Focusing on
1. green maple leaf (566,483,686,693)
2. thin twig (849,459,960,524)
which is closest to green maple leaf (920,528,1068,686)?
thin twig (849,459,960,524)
• • •
#### [What needs to be done]
Please update the items by changing "green maple leaf" to "yellow maple leaf" wherever it occurs, keeping every other word and number the same.

#### [Output for this exercise]
Focusing on
1. yellow maple leaf (566,483,686,693)
2. thin twig (849,459,960,524)
which is closest to yellow maple leaf (920,528,1068,686)?
thin twig (849,459,960,524)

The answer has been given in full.